Posted by tylerdurden24
Member since Sep 2009
46392 posts
Posted on 6/21/19 at 10:35 am to
Thing is the whole proposal isn’t to make the third assistant position and scholarship increases mandatory, just to give schools that want to invest in that the option to do so. Right now there’s an artificial cap on the sport that was meant to keep things fairly even across all levels but is now holding back programs able and willing to grow college baseball into something other than a regional game and by extension grow women’s sports that would be required to receive an equal bump. It’s not feasible for a lot of schools but for P5 programs with money to burn its a wasted opportunity to grow a sport worthy of growing
This post was edited on 6/21/19 at 10:38 am
Posted by JustGetItRight
Member since Jan 2012
15712 posts
Posted on 6/21/19 at 10:59 am to
quote:

So what do you do? Just let schools like Vandy have a massive advantage over everyone? It’s legal cheating.


How is what Vandy does any different than a HOPE scholarship in Georgia?

The Mississippi SEC schools have great success in baseball without the help of either lottery scholarships or creative workarounds like Vandy.

Sometimes you suck just because you suck (as Bama has done in baseball the last few years) and not because the rules give someone else has a massive advantage.
Posted by jimbeam
University of LSU
Member since Oct 2011
75703 posts
Posted on 6/21/19 at 11:07 am to
quote:

You also have to add 6 scholarships to women's sports for a total of 12 rides.
asinine. Why are we still holding people to genders in college athletics. Everyone knows gender is fluid.
Posted by JustGetItRight
Member since Jan 2012
15712 posts
Posted on 6/21/19 at 11:13 am to
quote:

Thing is the whole proposal isn’t to make the third assistant position and scholarship increases mandatory, just to give schools that want to invest in that the option to do so. Right now there’s an artificial cap on the sport that was meant to keep things fairly even across all levels but is now holding back programs able and willing to grow college baseball into something other than a regional game and by extension grow women’s sports that would be required to receive an equal bump. It’s not feasible for a lot of schools but for P5 programs with money to burn its a wasted opportunity to grow a sport worthy of growing




So what you're really proposing then is creating a D1 super division. You could do that, but you'd be talking about a lot fewer "new" scholarships. It also wouldn't help the popularity of the sport. If anything it would hurt it because the quality of play at the lower levels would decrease because the guys getting scholarships there would instead be playing D1-super ball.
Posted by BobLeeDagger
In Your Head
Member since May 2016
6905 posts
Posted on 6/21/19 at 11:14 am to
I fail to see the niche sport argument anymore in regards to program investment.

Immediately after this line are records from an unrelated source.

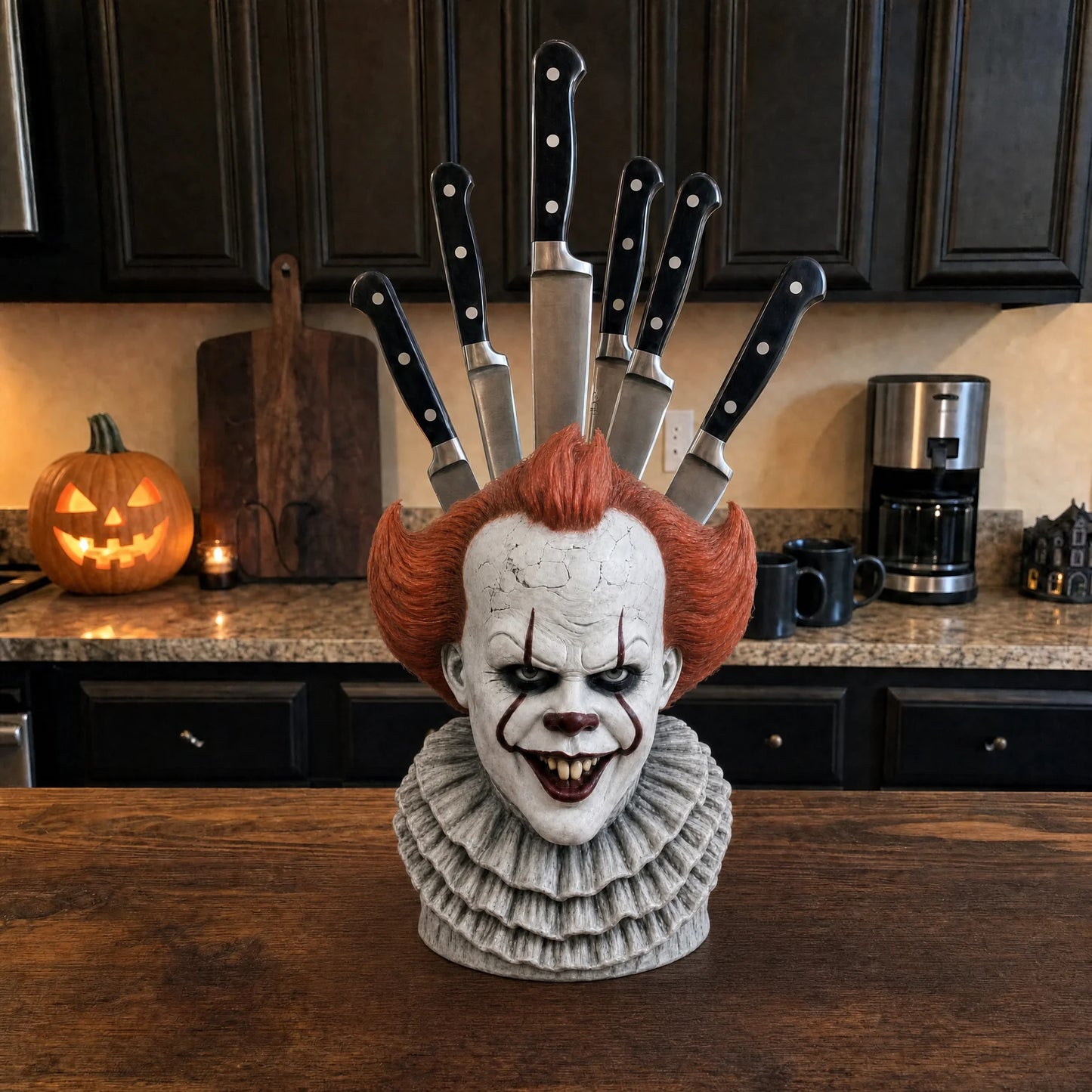 Horror Knife Holders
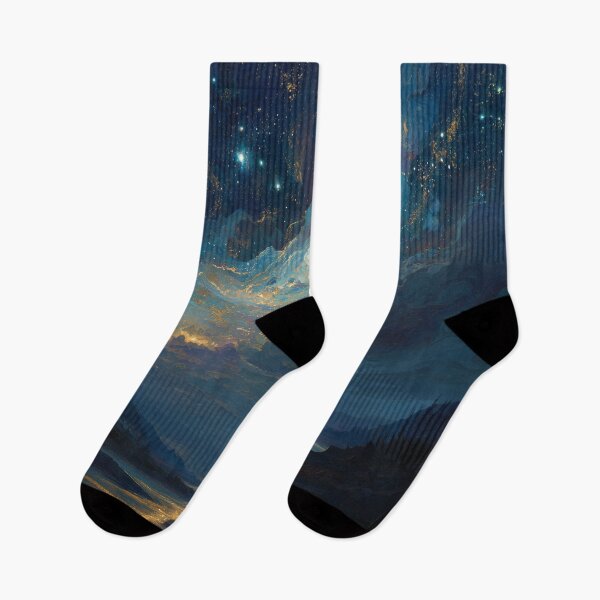 Item preview, Ship Sailing on a River of Stars designed and sold by Rtymer.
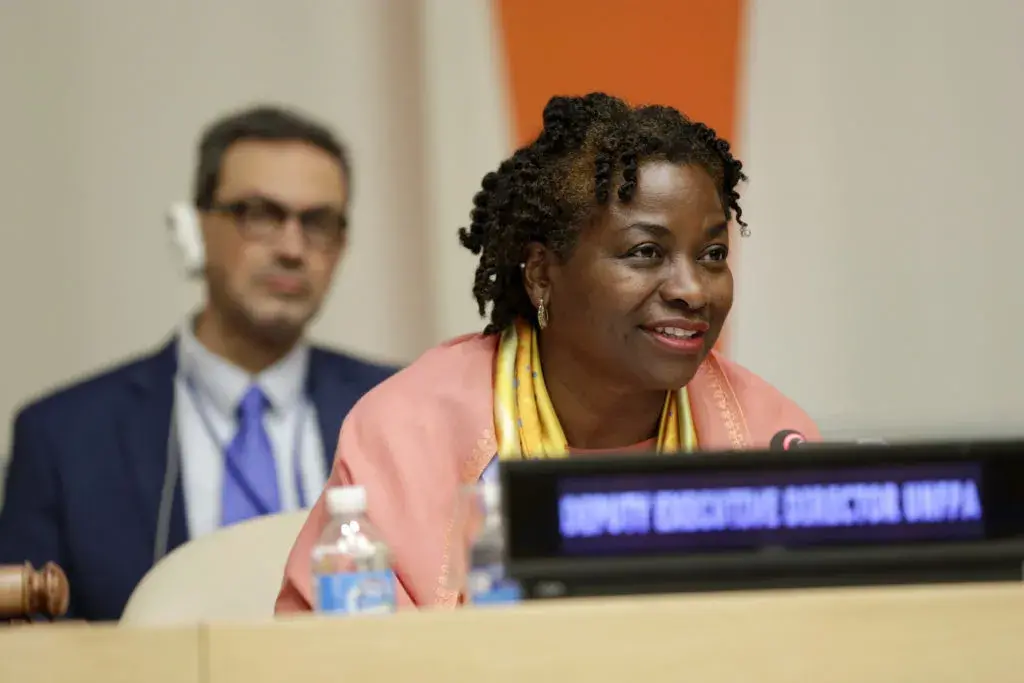  Statement by UNFPA Executive Director Dr. Natalia Kanem International Women’s Day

Can't help the fact that mother nature screws the northern schools.

Last 10 Champions:

South Carolina
South Carolina
Arizona
UCLA
Vanderbilt
Virginia
Coastal Carolina
Florida
Oregon State
Vandy/Louisville/Michigan/Texas Tech

That's a lot of geographical parity.
This post was edited on 6/21/19 at 11:17 am
Posted by GeorgeWest
Baton Rouge
Member since Nov 2013
13058 posts
Posted on 6/21/19 at 11:19 am to
1. College baseball is NOT dying. IT is alive and well at more places than ever before.

2. The 3rd paid asst is coming soon. I read in the ATL newspaper that if only 4 schools change their votes, 2 more conferences would have voted YES and it would have passed.

3. We are NOT getting more schollies. The vast majority of schools who play baseball do NOT want that added expense to a sport that loses money everywhere except LSU.
Posted by JustGetItRight
Member since Jan 2012
15712 posts
Posted on 6/21/19 at 11:25 am to
quote:

P5 programs with money to burn


In 2016-17 there were 14 schools that received $0 in financial subsidies from the student fees and other non-athletic revenue and only 34 that relied on those other sources for less than 10% of their total revenue.

You've barely got enough programs with "money to burn" to make a super conference or two and nowhere enough to make a new super division.